▸ STATED GOAL
Extract, verbatim, all lines starting at the one containing "Gazing at this" and ending with the final line of the listing, and no others.

▸ RECORD LIST
>>>
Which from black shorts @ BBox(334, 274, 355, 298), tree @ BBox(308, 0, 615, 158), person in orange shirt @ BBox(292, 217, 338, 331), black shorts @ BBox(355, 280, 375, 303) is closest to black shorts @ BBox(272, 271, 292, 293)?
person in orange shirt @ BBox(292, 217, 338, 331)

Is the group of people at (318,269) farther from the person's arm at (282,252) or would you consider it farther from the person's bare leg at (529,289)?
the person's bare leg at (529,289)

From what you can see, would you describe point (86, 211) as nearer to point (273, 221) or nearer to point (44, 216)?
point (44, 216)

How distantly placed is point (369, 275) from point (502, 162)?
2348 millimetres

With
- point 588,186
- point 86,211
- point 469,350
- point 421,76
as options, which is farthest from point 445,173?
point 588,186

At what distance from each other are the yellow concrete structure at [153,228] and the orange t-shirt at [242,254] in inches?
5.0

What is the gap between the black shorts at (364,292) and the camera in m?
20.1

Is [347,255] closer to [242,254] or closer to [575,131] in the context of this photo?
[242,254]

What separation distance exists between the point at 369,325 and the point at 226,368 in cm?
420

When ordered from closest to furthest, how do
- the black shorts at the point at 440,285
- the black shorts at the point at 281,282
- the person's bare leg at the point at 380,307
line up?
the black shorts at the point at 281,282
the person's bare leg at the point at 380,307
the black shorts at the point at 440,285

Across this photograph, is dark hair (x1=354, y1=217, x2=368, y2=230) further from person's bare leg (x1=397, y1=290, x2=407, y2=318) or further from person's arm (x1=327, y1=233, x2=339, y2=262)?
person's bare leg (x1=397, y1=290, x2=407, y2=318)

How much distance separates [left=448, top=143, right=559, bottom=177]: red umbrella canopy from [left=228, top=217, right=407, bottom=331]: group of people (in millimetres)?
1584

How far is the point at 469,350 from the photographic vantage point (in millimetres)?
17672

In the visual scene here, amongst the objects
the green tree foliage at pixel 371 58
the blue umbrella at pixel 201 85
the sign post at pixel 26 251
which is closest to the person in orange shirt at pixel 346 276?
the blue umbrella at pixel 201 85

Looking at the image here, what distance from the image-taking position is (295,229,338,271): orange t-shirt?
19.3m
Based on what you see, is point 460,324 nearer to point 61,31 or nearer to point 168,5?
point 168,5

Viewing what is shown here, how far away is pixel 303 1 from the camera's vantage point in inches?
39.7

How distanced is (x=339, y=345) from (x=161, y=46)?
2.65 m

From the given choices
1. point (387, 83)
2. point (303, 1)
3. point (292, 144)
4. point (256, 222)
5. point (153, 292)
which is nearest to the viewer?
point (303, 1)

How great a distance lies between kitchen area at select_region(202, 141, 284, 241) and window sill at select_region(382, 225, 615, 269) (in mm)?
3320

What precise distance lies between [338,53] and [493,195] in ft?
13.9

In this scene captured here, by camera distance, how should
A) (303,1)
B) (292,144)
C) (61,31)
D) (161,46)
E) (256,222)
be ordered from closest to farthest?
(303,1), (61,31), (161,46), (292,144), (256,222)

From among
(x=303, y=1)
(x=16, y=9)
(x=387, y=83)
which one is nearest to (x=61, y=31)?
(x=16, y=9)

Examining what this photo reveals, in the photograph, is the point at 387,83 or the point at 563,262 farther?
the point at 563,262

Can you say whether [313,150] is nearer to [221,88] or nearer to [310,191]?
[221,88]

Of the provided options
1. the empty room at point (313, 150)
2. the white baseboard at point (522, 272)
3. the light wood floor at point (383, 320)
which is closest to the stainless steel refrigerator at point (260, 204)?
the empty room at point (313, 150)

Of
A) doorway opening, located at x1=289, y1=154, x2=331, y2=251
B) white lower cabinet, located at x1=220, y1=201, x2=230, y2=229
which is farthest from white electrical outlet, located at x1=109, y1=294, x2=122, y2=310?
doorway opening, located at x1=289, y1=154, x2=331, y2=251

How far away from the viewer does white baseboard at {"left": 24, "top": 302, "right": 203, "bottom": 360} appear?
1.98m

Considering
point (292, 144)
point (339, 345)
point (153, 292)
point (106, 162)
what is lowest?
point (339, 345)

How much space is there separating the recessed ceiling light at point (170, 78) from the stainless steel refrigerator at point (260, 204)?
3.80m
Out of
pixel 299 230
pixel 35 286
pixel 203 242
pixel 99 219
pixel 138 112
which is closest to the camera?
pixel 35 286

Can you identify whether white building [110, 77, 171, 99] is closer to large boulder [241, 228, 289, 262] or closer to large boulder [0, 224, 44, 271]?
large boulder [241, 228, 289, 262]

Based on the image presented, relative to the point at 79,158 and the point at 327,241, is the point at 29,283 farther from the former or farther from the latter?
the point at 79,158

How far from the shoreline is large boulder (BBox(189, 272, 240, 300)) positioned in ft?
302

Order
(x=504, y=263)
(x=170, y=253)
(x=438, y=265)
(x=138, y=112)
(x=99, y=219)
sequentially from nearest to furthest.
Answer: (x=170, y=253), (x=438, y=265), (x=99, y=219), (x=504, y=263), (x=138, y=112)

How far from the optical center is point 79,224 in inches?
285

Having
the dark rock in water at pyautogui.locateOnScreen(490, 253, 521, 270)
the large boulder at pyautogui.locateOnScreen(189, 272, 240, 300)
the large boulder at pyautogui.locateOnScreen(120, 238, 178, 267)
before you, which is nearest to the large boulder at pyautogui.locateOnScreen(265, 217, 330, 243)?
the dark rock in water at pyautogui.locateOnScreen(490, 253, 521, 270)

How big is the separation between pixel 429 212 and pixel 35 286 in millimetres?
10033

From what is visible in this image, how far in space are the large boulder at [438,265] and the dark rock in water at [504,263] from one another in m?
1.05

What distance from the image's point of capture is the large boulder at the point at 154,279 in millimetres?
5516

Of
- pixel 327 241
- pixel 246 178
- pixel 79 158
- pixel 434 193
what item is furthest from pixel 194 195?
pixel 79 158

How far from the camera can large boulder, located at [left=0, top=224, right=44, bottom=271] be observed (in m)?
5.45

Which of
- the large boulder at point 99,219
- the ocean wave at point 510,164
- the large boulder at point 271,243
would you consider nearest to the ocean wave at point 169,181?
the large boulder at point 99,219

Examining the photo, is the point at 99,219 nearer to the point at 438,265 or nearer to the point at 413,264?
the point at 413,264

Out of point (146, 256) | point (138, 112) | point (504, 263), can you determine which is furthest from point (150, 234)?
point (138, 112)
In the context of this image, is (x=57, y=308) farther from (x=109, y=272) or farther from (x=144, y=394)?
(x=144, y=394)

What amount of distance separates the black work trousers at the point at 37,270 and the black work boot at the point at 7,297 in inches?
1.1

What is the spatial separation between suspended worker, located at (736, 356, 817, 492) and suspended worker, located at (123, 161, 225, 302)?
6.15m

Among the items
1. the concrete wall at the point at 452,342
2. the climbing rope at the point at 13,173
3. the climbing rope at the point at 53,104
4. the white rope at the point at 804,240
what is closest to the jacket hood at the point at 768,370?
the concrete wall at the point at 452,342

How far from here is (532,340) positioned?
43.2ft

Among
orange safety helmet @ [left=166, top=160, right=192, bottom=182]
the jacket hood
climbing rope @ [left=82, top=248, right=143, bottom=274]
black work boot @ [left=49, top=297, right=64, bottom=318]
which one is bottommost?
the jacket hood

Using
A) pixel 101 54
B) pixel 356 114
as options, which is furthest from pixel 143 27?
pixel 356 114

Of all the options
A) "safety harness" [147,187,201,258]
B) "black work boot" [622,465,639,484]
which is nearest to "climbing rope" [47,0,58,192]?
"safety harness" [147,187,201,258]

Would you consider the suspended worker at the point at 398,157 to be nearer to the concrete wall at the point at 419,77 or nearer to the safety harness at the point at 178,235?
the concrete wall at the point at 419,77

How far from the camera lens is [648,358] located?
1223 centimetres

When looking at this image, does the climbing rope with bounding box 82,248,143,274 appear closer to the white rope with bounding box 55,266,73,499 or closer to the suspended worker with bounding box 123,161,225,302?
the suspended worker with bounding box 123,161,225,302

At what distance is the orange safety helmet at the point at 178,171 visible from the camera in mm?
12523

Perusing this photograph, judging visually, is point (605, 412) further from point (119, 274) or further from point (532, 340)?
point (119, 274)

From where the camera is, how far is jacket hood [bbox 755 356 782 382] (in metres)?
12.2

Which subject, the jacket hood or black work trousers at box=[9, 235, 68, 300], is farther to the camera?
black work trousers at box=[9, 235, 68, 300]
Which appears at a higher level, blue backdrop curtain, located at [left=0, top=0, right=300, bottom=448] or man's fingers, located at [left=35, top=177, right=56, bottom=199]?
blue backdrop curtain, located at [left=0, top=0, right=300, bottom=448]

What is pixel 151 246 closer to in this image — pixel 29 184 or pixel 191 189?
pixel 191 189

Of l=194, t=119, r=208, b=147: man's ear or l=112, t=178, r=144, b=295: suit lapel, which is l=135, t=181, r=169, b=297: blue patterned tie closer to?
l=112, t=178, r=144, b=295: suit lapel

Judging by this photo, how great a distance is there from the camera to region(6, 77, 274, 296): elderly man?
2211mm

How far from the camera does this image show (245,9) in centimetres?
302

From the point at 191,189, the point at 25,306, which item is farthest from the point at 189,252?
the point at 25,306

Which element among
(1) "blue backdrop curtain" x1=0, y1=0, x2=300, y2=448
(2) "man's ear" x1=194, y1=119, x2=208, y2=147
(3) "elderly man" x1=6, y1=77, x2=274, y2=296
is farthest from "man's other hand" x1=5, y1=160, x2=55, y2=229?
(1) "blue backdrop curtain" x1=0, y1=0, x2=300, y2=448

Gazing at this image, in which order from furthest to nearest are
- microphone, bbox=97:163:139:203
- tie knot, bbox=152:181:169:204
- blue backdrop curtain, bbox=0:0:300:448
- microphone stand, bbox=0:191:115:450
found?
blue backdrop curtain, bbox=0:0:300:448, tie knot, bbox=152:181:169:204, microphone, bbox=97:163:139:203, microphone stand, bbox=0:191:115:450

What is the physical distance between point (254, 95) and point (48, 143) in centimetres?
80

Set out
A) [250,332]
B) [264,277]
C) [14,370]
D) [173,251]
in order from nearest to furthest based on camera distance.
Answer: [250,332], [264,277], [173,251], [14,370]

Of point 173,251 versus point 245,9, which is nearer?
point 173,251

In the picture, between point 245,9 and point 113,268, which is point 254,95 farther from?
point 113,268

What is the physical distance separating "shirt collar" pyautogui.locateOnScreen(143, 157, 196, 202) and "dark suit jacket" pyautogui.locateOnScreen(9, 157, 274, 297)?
<<<
▸ RESULT
Gazing at this image, in which order from furthest to nearest are
- microphone, bbox=97:163:139:203
- tie knot, bbox=152:181:169:204
- blue backdrop curtain, bbox=0:0:300:448
- microphone stand, bbox=0:191:115:450
found?
blue backdrop curtain, bbox=0:0:300:448, tie knot, bbox=152:181:169:204, microphone, bbox=97:163:139:203, microphone stand, bbox=0:191:115:450

What is the physical distance between point (254, 95) and point (48, 143) in centimetres?
80

Set out
A) [250,332]
B) [264,277]
C) [14,370]
D) [173,251]
in order from nearest to furthest based on camera distance.
Answer: [250,332], [264,277], [173,251], [14,370]

Of point 173,251 versus point 245,9, which is nearer?
point 173,251

In the picture, between point 245,9 and point 113,268, which is point 254,95 farther from?
point 113,268

What is the physical distance separating "shirt collar" pyautogui.locateOnScreen(143, 157, 196, 202) and "dark suit jacket" pyautogui.locateOnScreen(9, 157, 274, 297)?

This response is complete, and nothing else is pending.